For months, even as the economic need grew and the contours of a compromise became clear, political forces have conspired to thwart a stimulus deal. Republicans who feared Mr. Trump was headed for defeat in November began polishing their fiscally conservative credentials in anticipation of future campaigns, including the 2024 presidential race, by asserting their opposition to another costly aid plan. By staying out of the talks early and remaining disengaged at key moments, Mr. Trump confounded many in his own party by failing to push Republicans to cut a deal, a detachment that only grew after he signed executive orders in August that attempted to bypass Congress to deliver some relief.
And Democrats, sensing mounting Republican political vulnerability, have been unwilling to make many concessions — which could provide a potential political lifeline to Mr. Trump and his party — when they believe an electoral sweep for their party in November could allow them to push through a far more generous bill after Election Day. Top Democrats believe that voters increasingly see Mr.
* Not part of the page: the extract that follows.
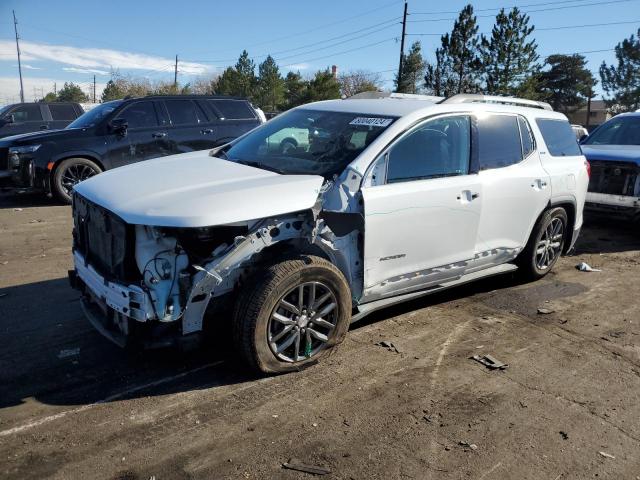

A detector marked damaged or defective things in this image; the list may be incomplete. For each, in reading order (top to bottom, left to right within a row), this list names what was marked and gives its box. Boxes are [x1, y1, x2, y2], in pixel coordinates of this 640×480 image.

bent hood [74, 151, 324, 228]
bent hood [580, 144, 640, 167]
damaged white suv [70, 93, 592, 372]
Trump as a “chaos” president, and that a last-minute agreement could temper that perception.
“Their political positions are far apart, and their polling, which is being done daily, says they’re not being punished for not doing a deal,” Douglas Holtz-Eakin, a former head of the Congressional Budget Office who runs the conservative think tank American Action Forum and remains close to many Republicans in Congress, said last week. “The minute that changes, they’ll shift.”
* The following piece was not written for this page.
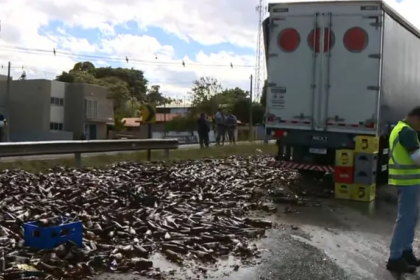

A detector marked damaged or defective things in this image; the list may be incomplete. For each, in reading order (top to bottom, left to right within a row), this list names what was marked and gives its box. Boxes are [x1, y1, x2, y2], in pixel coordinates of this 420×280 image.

pile of broken bottles [0, 156, 296, 278]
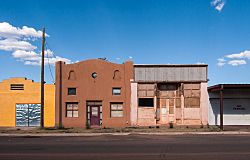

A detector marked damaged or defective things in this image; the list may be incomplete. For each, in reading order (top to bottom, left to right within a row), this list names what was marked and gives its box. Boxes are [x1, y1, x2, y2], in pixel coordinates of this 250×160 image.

rusty metal panel [135, 65, 207, 82]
The elements of an agreement have been obvious for some time: a price tag somewhere around $2 trillion, including extended aid of around $400 a week for the unemployed, additional support for small businesses and direct payments to low- and medium-income households, liability protections for businesses and workers, and more money for schools, state and local governments and coronavirus testing.
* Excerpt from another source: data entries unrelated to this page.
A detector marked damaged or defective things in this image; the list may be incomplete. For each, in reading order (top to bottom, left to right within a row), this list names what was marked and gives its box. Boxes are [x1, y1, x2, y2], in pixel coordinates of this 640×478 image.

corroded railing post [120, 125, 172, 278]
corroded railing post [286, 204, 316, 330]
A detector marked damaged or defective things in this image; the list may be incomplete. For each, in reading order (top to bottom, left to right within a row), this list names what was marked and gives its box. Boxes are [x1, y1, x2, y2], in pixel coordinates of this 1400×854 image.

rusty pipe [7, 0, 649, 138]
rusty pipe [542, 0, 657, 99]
Democrats had started negotiations north of $3 trillion, with a bill that passed the House in May. Senator Mitch McConnell, Republican of Kentucky and the majority leader, waited until midsummer to present his party’s $1 trillion plan, but has since scaled down his offer considerably, to $350 billion, even as the Trump administration was reaching for a much larger package. Mr. Trump has been a disruptive force in the negotiations, never making clear what he wanted and by turns cheering on the talks and moving to blow them up.